Mörderische Tage
Andrea Sievers.
»Na ja, sie hat weder zu- noch abgenommen. Ich hab sie ja selber auf der Autobahn gesehen, sie sah jung und recht attraktiv aus.«
»Fragt Bock, er wird euch das beantworten können. Möglich ist auch, dass sie nicht allzu lange in Isolationshaft war, sondern nur für einen relativ kurzen Zeitraum, wobei für den einen zwei Tage schon zu viel sind, für den andern zwei Wochen. Viel zu viel wird es aber definitiv, wenn jemand über Monate hinweg dieser Folter ausgesetzt ist … Belassen wir's dabei, ich bin Laie auf dem Gebiet und habe mich ohnehin schon ziemlich weit aus dem Fenster gelehnt.«
»Du hast uns trotzdem sehr geholfen, und wir werden die Infos nicht weitergeben, heiliges Ehrenwort.«
»Schon gut. Ich möchte wissen, welcher Mistkerl zu so was fähig ist. Wie kann man jemanden so quälen? Ich habe schon eine Menge Leichen auf den Tisch gekriegt, aber so eine noch nie. Wie weit seid ihr bei euren Ermittlungen?«
»Wir treten auf der Stelle«, antwortete Julia Durant seufzend und sah Andrea Sievers beinahe hilflos an. »Das ist die Wahrheit, und für jeden noch so kleinen Hinweis sind wir dankbar. Jetzt müssen wir aber los.«
»Wann fährst du in Urlaub?«
»Freitag ist mein letzter Tag, am Samstag sitz ich im Flieger.«
»Vielleicht hören wir uns vorher noch mal. Und irgendwann sollten wir mal wieder was essen gehen. Ist bestimmt schon ein Jahr her, oder?«
»Kann sein«, antwortete Durant müde. »Irgendwann.«
»Hey, zieh nicht so ein Gesicht, als würde gleich die Welt untergehen. Du kannst nichts dafür, dass da draußen ein Wahnsinniger rumläuft. Ihr kriegt ihn.«
»Fragt sich nur, wann. Gestern ist wieder eine Frau spurlos verschwunden.«
Andrea Sievers sah Durant mit großen Augen an. »Was? Schon wieder? Das wäre dann Nummer drei.«
»Oder Nummer fünf.«
»Wieso? Das versteh ich nicht.«
»Wir sind mittlerweile ziemlich sicher, dass die Morde an Weiß und Peters auch auf sein Konto gehen. Es gibt einige Anzeichen dafür. Aber das bleibt auch unter uns.«
Andrea Sievers antwortete nichts mehr darauf, drückte ihre Zigarette aus und nahm Julia Durant in den Arm. »Es ist nicht deine Schuld, wenn er noch nicht gefasst wurde.«
»Ich weiß. Trotzdem geht mir das alles tierisch auf den Senkel. Mach's gut.«
»Schreib mal 'ne Karte, wenn du Lust und Zeit hast. So, und ich muss wieder in mein Refugium, wo keine blöden Fragen gestellt werden. Meine Kunden halten die Schnauze.«
»Hm.«
Während der Fahrt nach Griesheim fragte Hellmer: »Wenn das mit der Isolationshaft stimmt, dann muss unser Mann einen Ort haben, wo er völlig ungestört seinem Treiben nachgehen kann. Irgendwo, wo es keine Nachbarn gibt.
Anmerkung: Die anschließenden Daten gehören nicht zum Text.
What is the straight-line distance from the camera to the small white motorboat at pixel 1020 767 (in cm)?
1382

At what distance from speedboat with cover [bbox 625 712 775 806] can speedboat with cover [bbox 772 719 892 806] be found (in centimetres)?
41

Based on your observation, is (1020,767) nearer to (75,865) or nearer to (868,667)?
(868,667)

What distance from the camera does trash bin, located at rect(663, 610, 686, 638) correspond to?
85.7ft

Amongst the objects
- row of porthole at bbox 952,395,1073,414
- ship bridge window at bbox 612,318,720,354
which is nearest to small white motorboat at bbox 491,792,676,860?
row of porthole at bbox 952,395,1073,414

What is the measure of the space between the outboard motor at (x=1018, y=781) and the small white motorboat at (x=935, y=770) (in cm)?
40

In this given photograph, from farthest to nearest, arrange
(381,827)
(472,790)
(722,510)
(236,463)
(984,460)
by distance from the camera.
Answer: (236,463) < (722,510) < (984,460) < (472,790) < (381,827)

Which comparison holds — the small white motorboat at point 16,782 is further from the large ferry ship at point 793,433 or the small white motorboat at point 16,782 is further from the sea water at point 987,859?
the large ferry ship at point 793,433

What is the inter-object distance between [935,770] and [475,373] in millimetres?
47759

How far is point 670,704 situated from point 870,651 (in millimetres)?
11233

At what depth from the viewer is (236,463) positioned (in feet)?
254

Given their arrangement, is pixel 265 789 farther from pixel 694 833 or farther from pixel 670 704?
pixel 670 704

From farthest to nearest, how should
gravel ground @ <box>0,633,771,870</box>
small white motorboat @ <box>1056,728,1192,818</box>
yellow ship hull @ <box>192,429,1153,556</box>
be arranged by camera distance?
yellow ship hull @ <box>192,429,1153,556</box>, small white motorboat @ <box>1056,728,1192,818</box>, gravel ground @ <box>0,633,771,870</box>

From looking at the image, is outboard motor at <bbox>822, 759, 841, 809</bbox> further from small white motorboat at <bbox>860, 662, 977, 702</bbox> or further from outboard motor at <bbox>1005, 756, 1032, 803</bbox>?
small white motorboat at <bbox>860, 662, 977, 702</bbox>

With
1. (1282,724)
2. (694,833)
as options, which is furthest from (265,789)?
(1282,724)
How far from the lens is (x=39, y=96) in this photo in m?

Ein freies Gelände mit einem Haus, das unterkellert ist, ähnlich einem Verlies.«
»Möglich.«
»Äußerst wahrscheinlich sogar. In einem Mehrparteienhaus funktioniert so was nicht. Und in einer Wohnsiedlung auch nicht. Da sind einfach zu viele Menschen. Er muss ein etwas abgelegenes Haus haben. Gleichzeitig gehe ich aber davon aus, dass er soziale Kontakte pflegt. Und dumm ist er auch nicht.«
»Das haben wir doch alles schon besprochen. Frank, ich habe keine Lust mehr, im Konjunktiv zu reden. Ich brauche Ergebnisse, sonst kriegen wir bald mächtig Druck. Und der wird nicht nur von innen, sondern ganz besonders von außen kommen.«
»Und wenn? Wir können auch nicht mehr tun, als uns den Arsch aufzureißen. Außerdem bist du doch sowieso erst mal aus der Schusslinie.«
»Ihr kriegt das schon geregelt«, antwortete Julia Durant und blickte aus dem Seitenfenster. Ihr ungutes Gefühl, ausgerechnet jetzt wegzufahren, verstärkte sich, viel lieber hätte sie ihren Kollegen bei den Ermittlungen zur Seite gestanden, nein, gestand sie sich ein, am liebsten hätte sie die Ermittlungen, wie in den letzten Monaten, geleitet. Seit zwölf Jahren hatte es kaum einen Fall gegeben, wo sie nicht die Leitung innegehabt hatte. Andererseits war ihr seit letztem Herbst klargeworden, wie wichtig es war, dass sie ihrem Körper und ihrer Seele etwas Ruhe verschaffte. Immerzu diese Sorge im Kopf, ohne sie würde alles zusammenbrechen. Ich muss abschalten, sonst werde ich irgendwann zusammenbrechen, dachte sie mit Tränen in den Augen, die sie verstohlen wegwischte. Und Berger und die anderen würden mich sowieso nicht im Präsidium dulden. Ich bin eine blöde Kuh, der Laden läuft auch ohne mich. Ich bin so müde, so unendlich müde. Sollen die doch ohne mich zurechtkommen.